──────── Text extract

That’s a problem, because your savings rate — the percentage of your income you save — is the single most important number in your financial life. It determines how fast you build wealth. It predicts how many years until you’re financially independent. It’s a more honest picture of your financial health than any category breakdown.

And yet, almost no budgeting app treats it that way.

Most apps optimize for tracking spending. The best app for your savings rate optimizes for something bigger: building wealth.

Why savings rate is the number that matters

Your savings rate tells you something your budget categories can’t: whether your financial life is moving forward.

You can have a perfectly categorized budget — every coffee logged, every Amazon purchase filed — and still be saving nothing. Category-level tracking is useful, but it’s a rearview mirror. Savings rate is your speedometer.

────────────────
──────── Supplied records

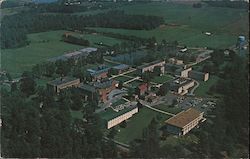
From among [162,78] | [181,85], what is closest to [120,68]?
[162,78]

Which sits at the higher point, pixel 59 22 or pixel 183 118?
pixel 59 22

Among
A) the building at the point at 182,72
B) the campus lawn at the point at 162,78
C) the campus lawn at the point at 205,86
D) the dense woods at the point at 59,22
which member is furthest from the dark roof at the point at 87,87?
the dense woods at the point at 59,22

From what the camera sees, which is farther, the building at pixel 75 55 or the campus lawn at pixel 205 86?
the building at pixel 75 55

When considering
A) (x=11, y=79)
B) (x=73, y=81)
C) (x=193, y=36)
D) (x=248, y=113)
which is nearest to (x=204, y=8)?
(x=193, y=36)

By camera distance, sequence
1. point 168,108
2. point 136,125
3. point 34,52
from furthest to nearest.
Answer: point 34,52 → point 168,108 → point 136,125

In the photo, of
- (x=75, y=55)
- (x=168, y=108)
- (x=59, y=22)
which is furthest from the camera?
(x=59, y=22)

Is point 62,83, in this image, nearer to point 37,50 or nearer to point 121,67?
point 121,67

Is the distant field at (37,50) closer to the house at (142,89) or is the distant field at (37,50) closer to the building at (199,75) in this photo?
the house at (142,89)

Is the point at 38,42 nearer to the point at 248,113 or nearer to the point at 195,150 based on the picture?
the point at 195,150
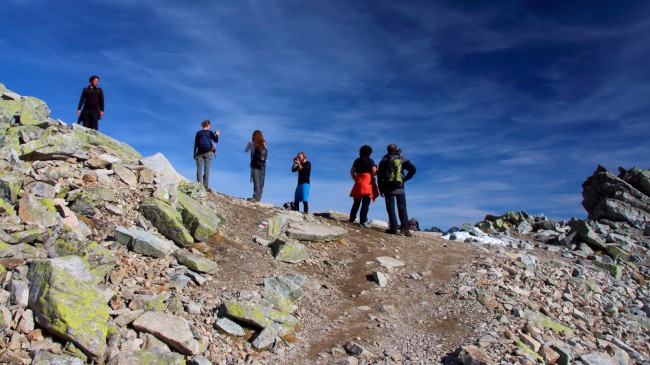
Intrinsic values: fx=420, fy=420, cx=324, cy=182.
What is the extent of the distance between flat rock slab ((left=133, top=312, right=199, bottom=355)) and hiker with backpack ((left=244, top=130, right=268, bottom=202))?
9.80 metres

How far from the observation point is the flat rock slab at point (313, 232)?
12.8m

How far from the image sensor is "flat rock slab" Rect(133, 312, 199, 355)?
6590 millimetres

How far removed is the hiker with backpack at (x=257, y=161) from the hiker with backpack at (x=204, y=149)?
1.40m

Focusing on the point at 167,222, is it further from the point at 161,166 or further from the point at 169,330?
the point at 169,330

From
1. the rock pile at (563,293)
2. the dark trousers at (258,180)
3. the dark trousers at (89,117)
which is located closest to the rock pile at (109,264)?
the dark trousers at (89,117)

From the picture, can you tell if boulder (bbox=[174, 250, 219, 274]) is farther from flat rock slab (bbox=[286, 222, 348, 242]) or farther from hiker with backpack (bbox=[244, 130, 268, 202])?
hiker with backpack (bbox=[244, 130, 268, 202])

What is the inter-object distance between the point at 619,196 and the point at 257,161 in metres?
25.6

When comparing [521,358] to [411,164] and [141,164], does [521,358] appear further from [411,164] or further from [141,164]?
[141,164]

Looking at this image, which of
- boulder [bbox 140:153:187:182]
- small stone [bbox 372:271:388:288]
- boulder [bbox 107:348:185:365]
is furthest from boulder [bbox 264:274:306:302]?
boulder [bbox 140:153:187:182]

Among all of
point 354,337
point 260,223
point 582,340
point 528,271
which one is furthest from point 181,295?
point 528,271

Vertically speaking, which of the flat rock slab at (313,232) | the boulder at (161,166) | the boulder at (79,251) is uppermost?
the boulder at (161,166)

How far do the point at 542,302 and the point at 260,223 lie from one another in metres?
8.23

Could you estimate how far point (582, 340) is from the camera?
31.0 ft

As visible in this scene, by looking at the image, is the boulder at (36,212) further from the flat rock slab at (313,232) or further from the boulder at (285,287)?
the flat rock slab at (313,232)
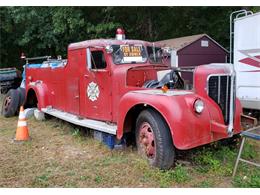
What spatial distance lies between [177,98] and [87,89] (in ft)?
7.72

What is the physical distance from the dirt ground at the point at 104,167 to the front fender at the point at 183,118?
46 centimetres

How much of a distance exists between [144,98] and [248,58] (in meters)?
3.99

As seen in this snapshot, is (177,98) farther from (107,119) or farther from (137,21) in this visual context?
(137,21)

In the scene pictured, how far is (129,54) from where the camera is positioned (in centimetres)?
600

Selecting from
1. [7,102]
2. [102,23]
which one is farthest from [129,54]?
[102,23]

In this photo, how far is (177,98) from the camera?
4.40 m

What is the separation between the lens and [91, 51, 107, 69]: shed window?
232 inches

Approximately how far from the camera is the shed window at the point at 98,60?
232 inches

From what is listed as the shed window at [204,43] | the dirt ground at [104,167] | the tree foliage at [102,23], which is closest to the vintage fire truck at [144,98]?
the dirt ground at [104,167]

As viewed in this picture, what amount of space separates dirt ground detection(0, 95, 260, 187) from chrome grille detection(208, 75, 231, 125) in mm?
725

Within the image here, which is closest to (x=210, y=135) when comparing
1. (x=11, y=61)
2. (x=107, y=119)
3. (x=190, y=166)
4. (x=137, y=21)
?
(x=190, y=166)

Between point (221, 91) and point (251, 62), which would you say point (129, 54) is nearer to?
point (221, 91)

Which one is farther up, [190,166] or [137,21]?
[137,21]

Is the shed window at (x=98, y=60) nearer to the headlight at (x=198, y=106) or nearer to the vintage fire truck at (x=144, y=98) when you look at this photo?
the vintage fire truck at (x=144, y=98)
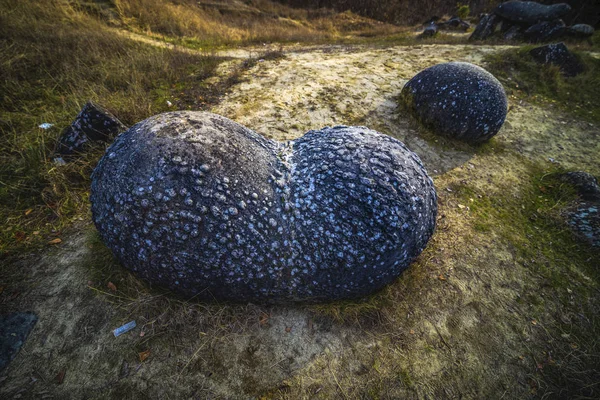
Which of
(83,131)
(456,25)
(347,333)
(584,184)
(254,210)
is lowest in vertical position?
(347,333)

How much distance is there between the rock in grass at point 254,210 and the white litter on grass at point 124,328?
0.41m

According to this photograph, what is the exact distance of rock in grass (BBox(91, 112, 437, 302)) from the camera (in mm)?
1712

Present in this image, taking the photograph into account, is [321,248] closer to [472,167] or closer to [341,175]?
[341,175]

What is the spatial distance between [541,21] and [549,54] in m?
5.02

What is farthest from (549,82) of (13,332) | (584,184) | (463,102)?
(13,332)

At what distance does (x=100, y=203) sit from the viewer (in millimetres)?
1839

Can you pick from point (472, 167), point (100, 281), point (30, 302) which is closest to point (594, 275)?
point (472, 167)

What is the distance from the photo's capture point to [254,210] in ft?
5.96

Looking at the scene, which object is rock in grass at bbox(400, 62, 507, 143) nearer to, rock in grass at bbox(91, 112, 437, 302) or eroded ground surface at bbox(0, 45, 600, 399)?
eroded ground surface at bbox(0, 45, 600, 399)

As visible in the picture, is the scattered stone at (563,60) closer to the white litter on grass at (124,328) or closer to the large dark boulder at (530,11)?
the large dark boulder at (530,11)

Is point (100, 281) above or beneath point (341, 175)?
beneath

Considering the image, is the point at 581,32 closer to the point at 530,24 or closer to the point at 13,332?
the point at 530,24

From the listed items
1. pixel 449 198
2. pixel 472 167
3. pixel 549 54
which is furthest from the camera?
pixel 549 54

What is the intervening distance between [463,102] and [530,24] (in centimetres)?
1013
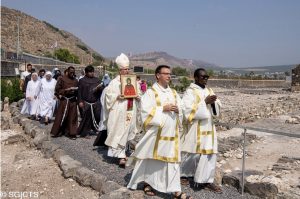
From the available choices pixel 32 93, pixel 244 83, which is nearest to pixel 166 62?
pixel 32 93

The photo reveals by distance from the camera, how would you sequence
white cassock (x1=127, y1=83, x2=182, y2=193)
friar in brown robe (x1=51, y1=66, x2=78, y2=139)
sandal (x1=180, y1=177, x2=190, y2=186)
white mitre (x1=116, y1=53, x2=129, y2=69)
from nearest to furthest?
white cassock (x1=127, y1=83, x2=182, y2=193)
sandal (x1=180, y1=177, x2=190, y2=186)
white mitre (x1=116, y1=53, x2=129, y2=69)
friar in brown robe (x1=51, y1=66, x2=78, y2=139)

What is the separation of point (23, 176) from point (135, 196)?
10.3 feet

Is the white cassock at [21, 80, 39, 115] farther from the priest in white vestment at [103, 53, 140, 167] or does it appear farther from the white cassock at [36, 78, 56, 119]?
the priest in white vestment at [103, 53, 140, 167]

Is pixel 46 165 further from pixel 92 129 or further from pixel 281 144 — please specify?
pixel 281 144

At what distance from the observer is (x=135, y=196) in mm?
5500

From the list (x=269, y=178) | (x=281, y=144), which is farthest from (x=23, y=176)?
(x=281, y=144)

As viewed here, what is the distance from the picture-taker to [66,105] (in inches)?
415

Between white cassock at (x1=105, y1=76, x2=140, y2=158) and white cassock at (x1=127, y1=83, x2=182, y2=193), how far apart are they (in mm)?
1614

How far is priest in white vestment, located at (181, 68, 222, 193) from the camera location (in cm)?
605

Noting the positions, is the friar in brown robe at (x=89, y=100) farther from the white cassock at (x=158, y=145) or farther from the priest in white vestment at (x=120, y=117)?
the white cassock at (x=158, y=145)

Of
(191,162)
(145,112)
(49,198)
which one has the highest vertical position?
(145,112)

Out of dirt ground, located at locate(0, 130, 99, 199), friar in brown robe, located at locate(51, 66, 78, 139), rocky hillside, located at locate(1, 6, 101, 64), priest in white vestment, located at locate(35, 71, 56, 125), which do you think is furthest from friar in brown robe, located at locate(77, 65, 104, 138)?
rocky hillside, located at locate(1, 6, 101, 64)

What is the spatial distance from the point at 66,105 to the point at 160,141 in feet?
17.4

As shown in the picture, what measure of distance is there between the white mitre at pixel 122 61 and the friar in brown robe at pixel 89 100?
232cm
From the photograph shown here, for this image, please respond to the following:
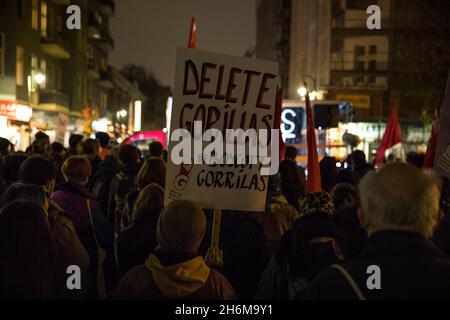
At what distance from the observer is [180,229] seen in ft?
12.2

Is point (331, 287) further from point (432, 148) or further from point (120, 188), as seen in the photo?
point (120, 188)

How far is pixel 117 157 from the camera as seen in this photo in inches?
349

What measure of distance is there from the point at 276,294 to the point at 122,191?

────────────────

→ Task set
a) In the savings rate text, which part of a car is category-level tracking compared to?
b) Extend the savings rate text, starting after its final sentence.

→ Responses
a) A rearview mirror.

b)
For context:

  • A 10% savings rate means roughly 40+ years to financial independence
  • A 25% savings rate drops that to around 32 years
  • A 50% savings rate gets you there in under 17 years

Those differences are enormous. And yet most apps will happily help you track your latte spending without ever surfacing this number.

What to look for in a budgeting app for savings rate

Before getting to specific apps, here’s what actually matters:

Is savings rate visible on the main dashboard? Not buried in a reports tab — front and center, where you see it every time you open the app.

Does it account for all your savings? Your 401(k) contributions, employer match, HSA contributions, and automatic transfers out of your paycheck are real savings. Most apps either ignore these entirely or require awkward workarounds to track them.

Does it help you set a savings rate target? Seeing your current rate is useful. Being able to compare it against a goal is what drives behavior.

Does it work with manual entry? Automatic import from banks sounds convenient, but it often misses transfers, creates duplicate transactions, and requires ongoing maintenance. For savings rate tracking specifically — where one misclassified transfer can throw your numbers off completely — manual entry gives you more control.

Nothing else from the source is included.